*EXERCISE DIRECTIONS*.
The answer is a single number: the count of lines in the records below that contain the word "outcome".

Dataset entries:
== Segment start ==

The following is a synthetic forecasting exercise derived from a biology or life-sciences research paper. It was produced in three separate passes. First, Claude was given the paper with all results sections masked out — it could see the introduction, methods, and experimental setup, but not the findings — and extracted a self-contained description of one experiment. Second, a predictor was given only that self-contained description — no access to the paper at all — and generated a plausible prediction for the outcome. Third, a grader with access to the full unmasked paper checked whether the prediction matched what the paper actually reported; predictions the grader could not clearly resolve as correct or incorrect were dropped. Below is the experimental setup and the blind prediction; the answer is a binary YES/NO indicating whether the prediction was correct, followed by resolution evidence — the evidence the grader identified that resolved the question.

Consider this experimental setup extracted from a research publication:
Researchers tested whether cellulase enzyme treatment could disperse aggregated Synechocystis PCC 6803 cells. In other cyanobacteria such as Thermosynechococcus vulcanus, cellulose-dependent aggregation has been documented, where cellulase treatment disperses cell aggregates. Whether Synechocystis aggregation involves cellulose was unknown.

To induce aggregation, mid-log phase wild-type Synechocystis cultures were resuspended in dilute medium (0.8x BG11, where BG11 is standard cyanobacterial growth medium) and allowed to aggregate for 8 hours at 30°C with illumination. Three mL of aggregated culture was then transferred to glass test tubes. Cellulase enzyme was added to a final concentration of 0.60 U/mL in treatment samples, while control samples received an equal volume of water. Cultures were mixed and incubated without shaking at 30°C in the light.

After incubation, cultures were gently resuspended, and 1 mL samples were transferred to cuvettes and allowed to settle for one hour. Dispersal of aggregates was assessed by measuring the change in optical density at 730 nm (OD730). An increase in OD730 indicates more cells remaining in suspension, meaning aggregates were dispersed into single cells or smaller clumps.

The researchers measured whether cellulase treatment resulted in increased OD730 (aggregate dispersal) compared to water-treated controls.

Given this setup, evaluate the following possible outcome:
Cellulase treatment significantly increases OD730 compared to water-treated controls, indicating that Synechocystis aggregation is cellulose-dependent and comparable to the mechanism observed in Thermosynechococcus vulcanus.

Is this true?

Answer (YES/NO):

== Segment end ==

*YOUR RESPONSE*.
2